* List of tasks:
- 1) Answer these questions using the Maccabiah results text. Give each answer on its own line with the matching letter.
(a) How many gold medals did Abie Grossfeld win in gymnastics?
(b) Who defeated Anita Kanter in the women's singles final?
(c) In which event did Fred Oberlander win a gold medal?
- 2) Repeat the Maccabiah results text word for word from "In gymnastics, Olympian" up to and including "tennis for Israel.".

* Selected text:
========

Ben Helfgott, a concentration camp survivor and later an Olympian, won the weightlifting gold medal in the lightweight class for Great Britain for the second Games in a row.

In gymnastics, Olympian Abie Grossfeld of the United States won six gold medals.

In tennis, U.S. champion Anita Kanter won gold medals for the U.S. in women's doubles with partner Toby Greenberg of the US, and mixed doubles with Grant Golden, and the silver medal in women's singles. Toby Greenberg also won the silver medal in mixed doubles with partner Pablo Eisenberg. Angela Buxton of Great Britain, who three years later was to win the doubles title at Wimbledon, won the gold medal in women's singles, defeating Kanter in the final. On the men's side, Grant Golden, who was ranked # 2 in the US that year, captured three gold medals in the men's singles (over South African Davis Cup player Syd Levy), the men's doubles with partner Pablo Eisenberg, and the mixed doubles with Kanter. Eleazar Davidman competed in men's singles in tennis for Israel.

In boxing, Abraham Rosenberg, a concentration camp survivor, won the heavyweight division gold medal. Rozenberg fighting for France lived to that time in Germany, but Germany didn't have a team in that Maccabiah, so Rozenberg fought for France. American Olympic champion Henry Wittenberg won a gold medal in wrestling. Olympian León Genuth of Argentina won the middleweight wrestling championship for the second Games in a row. Fred Oberlander of Canada, former world champion and Olympian, won the Greco-Roman wrestling heavyweight gold medal.

========

* Entries supplied:
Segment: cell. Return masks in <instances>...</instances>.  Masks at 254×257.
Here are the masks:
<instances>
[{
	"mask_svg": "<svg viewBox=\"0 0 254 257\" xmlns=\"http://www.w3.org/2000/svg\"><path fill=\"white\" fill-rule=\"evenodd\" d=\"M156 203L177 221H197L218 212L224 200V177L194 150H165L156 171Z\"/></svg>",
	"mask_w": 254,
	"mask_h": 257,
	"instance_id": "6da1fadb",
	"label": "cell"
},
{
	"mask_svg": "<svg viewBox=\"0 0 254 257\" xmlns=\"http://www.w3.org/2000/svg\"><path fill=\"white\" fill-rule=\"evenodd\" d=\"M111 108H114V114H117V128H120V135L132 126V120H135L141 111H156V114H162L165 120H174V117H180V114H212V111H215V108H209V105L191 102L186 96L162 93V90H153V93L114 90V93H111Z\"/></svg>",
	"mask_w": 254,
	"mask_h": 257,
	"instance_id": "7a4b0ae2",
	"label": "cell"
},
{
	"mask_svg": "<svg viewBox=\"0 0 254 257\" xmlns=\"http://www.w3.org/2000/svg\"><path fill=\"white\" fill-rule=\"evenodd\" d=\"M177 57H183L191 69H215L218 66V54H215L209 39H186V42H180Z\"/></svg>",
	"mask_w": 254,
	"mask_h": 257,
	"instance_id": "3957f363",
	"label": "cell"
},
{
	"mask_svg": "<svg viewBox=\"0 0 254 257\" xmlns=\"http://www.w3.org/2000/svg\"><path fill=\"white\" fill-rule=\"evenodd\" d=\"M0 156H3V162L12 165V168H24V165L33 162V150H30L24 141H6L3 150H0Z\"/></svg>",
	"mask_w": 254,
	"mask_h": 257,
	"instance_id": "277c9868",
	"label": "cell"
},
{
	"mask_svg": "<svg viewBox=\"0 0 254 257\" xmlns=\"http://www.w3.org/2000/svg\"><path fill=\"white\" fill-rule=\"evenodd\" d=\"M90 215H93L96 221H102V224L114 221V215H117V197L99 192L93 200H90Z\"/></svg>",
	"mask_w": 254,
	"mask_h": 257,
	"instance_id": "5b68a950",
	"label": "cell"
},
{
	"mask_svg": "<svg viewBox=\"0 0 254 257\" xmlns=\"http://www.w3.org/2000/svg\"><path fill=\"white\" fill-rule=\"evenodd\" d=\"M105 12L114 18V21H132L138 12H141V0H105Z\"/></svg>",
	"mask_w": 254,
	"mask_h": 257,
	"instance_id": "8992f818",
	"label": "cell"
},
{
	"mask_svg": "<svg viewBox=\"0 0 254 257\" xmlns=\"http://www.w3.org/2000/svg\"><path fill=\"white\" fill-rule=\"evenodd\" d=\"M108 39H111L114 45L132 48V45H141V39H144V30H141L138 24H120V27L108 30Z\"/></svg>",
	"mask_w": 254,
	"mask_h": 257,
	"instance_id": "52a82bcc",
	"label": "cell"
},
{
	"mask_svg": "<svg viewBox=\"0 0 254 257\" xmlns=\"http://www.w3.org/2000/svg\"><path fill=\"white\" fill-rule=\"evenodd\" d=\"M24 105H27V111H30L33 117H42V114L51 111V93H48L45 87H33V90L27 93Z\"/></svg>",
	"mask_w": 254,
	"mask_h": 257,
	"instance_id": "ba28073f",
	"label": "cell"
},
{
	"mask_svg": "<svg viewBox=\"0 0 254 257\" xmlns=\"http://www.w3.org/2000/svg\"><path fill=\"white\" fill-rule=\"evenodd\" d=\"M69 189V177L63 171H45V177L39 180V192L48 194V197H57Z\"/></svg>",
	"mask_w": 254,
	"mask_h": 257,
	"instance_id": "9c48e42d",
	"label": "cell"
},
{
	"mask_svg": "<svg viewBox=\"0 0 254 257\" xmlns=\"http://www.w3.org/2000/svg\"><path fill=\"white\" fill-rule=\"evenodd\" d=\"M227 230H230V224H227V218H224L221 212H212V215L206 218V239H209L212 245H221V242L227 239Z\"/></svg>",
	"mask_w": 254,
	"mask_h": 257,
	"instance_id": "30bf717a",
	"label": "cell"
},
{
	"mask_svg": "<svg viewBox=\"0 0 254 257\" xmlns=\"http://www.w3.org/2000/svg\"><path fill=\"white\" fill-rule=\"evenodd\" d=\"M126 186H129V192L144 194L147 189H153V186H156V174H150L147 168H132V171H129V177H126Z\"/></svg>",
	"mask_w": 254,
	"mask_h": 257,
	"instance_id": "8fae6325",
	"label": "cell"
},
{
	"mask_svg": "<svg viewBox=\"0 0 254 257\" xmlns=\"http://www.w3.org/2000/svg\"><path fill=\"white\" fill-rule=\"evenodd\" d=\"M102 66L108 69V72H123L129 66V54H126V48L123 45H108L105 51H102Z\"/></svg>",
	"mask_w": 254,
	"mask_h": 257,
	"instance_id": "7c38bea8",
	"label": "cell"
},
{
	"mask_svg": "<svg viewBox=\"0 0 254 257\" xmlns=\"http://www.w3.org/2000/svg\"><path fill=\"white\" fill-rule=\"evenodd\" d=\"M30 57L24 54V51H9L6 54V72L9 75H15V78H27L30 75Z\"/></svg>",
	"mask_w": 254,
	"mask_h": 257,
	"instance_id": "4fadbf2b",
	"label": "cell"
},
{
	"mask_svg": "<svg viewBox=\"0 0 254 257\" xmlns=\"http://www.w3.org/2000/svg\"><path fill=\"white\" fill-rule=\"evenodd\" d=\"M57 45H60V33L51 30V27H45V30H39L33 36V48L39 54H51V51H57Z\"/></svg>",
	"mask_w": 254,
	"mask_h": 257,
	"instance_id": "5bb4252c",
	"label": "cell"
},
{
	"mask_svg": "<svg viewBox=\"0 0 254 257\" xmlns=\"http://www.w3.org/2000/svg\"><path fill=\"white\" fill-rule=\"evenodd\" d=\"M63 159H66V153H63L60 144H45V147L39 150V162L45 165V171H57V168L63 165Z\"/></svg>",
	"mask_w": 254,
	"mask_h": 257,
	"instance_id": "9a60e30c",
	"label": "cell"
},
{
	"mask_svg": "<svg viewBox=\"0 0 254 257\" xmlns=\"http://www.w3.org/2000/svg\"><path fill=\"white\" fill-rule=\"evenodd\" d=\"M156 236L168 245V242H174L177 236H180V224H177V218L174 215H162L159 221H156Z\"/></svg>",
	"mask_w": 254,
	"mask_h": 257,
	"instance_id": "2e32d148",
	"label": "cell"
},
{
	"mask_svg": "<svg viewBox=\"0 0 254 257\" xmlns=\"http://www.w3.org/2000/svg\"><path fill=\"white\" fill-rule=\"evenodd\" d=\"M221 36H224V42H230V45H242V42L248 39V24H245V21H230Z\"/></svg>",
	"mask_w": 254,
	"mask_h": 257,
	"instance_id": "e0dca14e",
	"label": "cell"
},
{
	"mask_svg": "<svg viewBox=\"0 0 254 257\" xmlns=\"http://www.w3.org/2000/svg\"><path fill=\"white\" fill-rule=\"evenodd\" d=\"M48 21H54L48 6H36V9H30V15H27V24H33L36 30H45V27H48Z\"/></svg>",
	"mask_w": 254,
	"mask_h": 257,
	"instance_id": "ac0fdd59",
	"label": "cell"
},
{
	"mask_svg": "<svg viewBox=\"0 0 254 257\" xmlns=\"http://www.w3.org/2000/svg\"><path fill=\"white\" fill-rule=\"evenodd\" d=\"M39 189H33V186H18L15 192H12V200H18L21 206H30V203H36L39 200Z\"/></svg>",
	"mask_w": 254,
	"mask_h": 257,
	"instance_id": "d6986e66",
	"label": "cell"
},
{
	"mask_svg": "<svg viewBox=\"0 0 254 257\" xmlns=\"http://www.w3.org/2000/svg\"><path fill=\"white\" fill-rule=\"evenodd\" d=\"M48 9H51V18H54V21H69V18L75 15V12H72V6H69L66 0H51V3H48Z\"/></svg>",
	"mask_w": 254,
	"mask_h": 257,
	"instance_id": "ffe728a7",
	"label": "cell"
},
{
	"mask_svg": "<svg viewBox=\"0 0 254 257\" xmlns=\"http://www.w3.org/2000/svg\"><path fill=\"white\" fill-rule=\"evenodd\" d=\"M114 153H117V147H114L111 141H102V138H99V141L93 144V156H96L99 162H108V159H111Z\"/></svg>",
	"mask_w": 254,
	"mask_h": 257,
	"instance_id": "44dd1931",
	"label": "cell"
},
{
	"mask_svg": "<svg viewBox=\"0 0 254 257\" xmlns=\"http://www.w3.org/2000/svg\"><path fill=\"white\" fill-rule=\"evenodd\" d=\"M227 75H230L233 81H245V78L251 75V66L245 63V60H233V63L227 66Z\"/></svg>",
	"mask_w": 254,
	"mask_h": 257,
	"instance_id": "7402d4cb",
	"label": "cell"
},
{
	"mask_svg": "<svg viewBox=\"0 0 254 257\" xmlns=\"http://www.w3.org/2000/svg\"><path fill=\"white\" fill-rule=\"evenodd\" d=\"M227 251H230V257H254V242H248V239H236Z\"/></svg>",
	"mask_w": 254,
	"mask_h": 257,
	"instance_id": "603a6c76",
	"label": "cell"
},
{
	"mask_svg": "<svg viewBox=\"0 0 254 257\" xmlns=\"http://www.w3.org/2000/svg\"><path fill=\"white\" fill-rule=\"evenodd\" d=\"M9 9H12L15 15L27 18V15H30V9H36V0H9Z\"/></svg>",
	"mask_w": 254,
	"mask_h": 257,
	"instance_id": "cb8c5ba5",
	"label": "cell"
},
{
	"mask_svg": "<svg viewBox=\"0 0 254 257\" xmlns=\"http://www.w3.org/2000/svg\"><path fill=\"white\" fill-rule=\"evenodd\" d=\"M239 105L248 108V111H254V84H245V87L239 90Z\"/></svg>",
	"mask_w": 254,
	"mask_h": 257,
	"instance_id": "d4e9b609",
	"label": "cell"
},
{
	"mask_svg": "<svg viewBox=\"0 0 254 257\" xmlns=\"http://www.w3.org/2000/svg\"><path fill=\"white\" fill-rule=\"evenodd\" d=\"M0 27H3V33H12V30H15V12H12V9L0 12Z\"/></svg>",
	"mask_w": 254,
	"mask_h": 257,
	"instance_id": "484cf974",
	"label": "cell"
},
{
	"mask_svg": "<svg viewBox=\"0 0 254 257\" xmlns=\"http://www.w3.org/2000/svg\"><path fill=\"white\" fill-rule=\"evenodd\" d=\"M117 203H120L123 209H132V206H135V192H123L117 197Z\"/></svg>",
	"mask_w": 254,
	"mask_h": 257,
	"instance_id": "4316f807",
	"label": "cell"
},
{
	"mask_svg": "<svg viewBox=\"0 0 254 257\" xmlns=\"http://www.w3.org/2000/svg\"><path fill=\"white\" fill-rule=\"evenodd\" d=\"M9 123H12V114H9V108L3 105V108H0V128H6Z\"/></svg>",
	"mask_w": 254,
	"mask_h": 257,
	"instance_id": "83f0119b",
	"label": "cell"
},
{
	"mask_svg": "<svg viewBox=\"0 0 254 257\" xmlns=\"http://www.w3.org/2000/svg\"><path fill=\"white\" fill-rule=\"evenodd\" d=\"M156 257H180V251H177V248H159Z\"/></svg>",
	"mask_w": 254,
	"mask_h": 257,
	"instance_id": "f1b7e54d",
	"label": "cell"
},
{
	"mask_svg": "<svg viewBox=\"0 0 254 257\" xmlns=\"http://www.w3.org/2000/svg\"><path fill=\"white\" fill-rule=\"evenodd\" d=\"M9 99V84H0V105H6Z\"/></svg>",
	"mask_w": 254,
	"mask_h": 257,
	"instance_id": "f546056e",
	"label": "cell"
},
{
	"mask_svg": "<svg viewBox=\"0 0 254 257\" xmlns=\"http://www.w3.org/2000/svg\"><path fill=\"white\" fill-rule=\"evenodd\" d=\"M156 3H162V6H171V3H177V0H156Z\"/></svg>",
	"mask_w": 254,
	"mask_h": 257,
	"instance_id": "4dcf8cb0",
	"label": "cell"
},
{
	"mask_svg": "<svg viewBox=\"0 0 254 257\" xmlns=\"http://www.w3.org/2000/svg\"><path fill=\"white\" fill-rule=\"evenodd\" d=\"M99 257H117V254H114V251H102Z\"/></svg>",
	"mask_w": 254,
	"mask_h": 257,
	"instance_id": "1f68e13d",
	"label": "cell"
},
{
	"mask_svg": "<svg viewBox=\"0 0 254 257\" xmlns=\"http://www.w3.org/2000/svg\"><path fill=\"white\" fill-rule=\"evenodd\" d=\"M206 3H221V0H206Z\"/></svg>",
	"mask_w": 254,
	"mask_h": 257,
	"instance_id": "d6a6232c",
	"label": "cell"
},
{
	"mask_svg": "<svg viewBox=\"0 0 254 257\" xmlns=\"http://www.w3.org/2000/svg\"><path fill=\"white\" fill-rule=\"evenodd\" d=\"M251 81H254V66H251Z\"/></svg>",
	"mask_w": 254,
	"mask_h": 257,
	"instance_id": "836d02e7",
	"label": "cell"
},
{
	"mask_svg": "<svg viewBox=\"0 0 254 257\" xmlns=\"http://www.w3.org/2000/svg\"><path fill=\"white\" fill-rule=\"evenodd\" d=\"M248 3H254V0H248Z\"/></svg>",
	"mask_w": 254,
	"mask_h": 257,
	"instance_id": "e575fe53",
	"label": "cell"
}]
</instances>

========

* Expected responses:
- 1)
(a) Six.
(b) Angela Buxton of Great Britain.
(c) Greco-Roman wrestling, heavyweight.

- 2)
In gymnastics, Olympian Abie Grossfeld of the United States won six gold medals.

In tennis, U.S. champion Anita Kanter won gold medals for the U.S. in women's doubles with partner Toby Greenberg of the US, and mixed doubles with Grant Golden, and the silver medal in women's singles. Toby Greenberg also won the silver medal in mixed doubles with partner Pablo Eisenberg. Angela Buxton of Great Britain, who three years later was to win the doubles title at Wimbledon, won the gold medal in women's singles, defeating Kanter in the final. On the men's side, Grant Golden, who was ranked # 2 in the US that year, captured three gold medals in the men's singles (over South African Davis Cup player Syd Levy), the men's doubles with partner Pablo Eisenberg, and the mixed doubles with Kanter. Eleazar Davidman competed in men's singles in tennis for Israel.